### Texto citado

==================================================

Diário Eletrônico

PODER JUDICIÁRIO

TRIBUNAL REGIONAL FEDERAL DA 3ª REGIÃO

D.E.

Publicado em 15/05/2014
APELAÇÃO CRIMINAL Nº 0000368-52.2002.4.03.6003/MS
2002.60.03.000368-0/MS
RELATOR : Juiz Federal Convocado HÉLIO NOGUEIRA
APELANTE : Justica Publica
APELADO(A) : ARISTEU SALOMAO FUNES
ADVOGADO : SP221135 ALEXANDRE LOPES RIBEIRO e outro
No. ORIG. : 00003685220024036003 1 Vr TRES LAGOAS/MS

EMENTA

PENAL. ARTIGO 312, § 1º DO CÓDIGO PENAL - PECULATO-FURTO. MATERIALIDADE E AUTORIA COMPROVADAS. RECURSO DO MINISTÉRIO PÚBLICO A QUE SE DÁ PROVIMENTO. SENTENÇA REFORMADA PARA CONDENAR O RÉU, NOS TERMOS DEDUZIDOS NA DENÚNCIA.
1. O réu foi denunciado como incurso nas sanções do artigo 312, § 1º, do Código Penal.

==================================================

### Dados listados
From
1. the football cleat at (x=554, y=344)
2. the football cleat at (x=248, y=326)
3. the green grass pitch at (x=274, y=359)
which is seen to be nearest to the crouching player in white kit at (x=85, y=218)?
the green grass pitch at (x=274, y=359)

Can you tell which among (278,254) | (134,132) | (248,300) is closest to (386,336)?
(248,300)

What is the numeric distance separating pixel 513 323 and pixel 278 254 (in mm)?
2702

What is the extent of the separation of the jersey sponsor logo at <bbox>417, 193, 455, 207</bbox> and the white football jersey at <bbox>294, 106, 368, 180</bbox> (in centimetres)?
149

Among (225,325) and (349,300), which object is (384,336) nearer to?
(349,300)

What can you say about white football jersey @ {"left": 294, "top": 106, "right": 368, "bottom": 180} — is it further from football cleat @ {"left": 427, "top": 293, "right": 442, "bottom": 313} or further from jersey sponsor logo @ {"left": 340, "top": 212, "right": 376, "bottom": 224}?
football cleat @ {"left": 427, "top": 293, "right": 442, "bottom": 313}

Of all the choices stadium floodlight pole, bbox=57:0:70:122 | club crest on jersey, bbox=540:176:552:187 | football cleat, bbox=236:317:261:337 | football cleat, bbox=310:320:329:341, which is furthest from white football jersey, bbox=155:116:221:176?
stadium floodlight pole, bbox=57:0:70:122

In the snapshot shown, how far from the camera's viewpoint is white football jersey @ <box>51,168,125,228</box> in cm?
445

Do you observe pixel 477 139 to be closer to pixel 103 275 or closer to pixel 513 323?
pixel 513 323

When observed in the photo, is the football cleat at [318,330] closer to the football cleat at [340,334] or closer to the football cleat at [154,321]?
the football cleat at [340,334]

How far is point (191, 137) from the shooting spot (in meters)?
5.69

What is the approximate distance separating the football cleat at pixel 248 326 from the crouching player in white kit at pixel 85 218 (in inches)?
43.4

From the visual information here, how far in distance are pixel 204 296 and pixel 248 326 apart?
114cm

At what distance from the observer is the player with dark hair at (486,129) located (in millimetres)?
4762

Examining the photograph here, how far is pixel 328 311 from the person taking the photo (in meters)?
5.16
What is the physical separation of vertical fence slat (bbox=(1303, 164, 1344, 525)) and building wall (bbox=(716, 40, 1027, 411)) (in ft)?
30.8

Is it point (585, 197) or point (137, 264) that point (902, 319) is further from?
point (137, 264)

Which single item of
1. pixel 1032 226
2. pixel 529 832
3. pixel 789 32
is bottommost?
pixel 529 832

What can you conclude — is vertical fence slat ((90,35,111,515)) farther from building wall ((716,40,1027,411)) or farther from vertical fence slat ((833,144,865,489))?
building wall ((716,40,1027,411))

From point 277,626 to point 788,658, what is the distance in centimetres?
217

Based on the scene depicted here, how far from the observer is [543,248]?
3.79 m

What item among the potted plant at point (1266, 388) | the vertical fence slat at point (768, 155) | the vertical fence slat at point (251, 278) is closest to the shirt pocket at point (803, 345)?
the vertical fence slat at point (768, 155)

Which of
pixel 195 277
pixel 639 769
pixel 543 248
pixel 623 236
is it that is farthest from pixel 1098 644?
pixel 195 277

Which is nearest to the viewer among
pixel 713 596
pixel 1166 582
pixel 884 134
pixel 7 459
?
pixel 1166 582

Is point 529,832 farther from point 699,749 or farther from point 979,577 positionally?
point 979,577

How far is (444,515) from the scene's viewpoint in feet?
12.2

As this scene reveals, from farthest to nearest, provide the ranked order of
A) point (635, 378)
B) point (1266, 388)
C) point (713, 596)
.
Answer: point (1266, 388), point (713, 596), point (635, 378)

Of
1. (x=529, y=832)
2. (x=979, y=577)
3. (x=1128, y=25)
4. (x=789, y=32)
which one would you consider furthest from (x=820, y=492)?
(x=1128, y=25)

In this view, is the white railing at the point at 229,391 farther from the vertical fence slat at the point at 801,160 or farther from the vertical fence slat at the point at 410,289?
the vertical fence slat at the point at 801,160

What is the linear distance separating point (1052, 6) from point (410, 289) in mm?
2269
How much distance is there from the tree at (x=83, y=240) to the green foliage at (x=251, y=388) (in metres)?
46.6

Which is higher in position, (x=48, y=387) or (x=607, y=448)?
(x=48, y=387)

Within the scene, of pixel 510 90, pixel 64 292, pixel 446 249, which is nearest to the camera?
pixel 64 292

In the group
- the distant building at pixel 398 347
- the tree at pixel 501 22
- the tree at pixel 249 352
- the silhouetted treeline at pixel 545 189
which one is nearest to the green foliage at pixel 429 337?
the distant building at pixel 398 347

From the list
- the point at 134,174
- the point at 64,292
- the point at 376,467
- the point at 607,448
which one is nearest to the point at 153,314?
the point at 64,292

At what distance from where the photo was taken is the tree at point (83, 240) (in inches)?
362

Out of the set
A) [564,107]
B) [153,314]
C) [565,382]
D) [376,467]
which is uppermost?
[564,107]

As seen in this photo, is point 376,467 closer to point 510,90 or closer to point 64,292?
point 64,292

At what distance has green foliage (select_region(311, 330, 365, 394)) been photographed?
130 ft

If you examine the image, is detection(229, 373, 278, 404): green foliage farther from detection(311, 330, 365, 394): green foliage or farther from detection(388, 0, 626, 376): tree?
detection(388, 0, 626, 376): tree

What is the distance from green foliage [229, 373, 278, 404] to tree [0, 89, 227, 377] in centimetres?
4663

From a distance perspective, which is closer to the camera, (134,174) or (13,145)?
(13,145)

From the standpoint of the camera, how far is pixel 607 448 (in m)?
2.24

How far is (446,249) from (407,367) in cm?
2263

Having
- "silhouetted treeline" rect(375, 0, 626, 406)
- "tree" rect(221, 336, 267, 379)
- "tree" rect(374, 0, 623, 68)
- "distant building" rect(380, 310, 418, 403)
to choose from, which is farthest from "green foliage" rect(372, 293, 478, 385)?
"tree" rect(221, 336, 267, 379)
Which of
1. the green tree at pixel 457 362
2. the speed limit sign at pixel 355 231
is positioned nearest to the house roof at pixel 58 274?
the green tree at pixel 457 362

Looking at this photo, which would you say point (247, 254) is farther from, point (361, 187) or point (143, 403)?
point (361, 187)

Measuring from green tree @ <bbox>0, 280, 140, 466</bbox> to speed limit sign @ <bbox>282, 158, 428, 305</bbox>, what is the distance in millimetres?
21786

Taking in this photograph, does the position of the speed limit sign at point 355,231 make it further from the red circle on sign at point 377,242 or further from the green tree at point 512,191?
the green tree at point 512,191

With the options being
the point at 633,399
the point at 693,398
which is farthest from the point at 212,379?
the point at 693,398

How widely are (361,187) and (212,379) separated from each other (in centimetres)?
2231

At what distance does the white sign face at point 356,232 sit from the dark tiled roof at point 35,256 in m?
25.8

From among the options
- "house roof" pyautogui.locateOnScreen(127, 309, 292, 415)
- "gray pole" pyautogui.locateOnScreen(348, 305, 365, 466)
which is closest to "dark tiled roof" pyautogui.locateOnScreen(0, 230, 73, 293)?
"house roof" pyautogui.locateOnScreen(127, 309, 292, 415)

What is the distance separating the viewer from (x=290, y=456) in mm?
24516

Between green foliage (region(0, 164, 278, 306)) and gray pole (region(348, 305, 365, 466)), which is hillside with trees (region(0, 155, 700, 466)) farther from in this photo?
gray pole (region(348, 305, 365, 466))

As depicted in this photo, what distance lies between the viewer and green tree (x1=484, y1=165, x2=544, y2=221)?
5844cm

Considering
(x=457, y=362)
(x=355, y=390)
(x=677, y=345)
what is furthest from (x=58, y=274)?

==================================================

### O que fazer
Transcreva sem alterações o trecho do texto citado que vai de "Publicado em 15/05/2014" até "do Código Penal.".

### Resposta escrita
Publicado em 15/05/2014
APELAÇÃO CRIMINAL Nº 0000368-52.2002.4.03.6003/MS
2002.60.03.000368-0/MS
RELATOR : Juiz Federal Convocado HÉLIO NOGUEIRA
APELANTE : Justica Publica
APELADO(A) : ARISTEU SALOMAO FUNES
ADVOGADO : SP221135 ALEXANDRE LOPES RIBEIRO e outro
No. ORIG. : 00003685220024036003 1 Vr TRES LAGOAS/MS

EMENTA

PENAL. ARTIGO 312, § 1º DO CÓDIGO PENAL - PECULATO-FURTO. MATERIALIDADE E AUTORIA COMPROVADAS. RECURSO DO MINISTÉRIO PÚBLICO A QUE SE DÁ PROVIMENTO. SENTENÇA REFORMADA PARA CONDENAR O RÉU, NOS TERMOS DEDUZIDOS NA DENÚNCIA.
1. O réu foi denunciado como incurso nas sanções do artigo 312, § 1º, do Código Penal.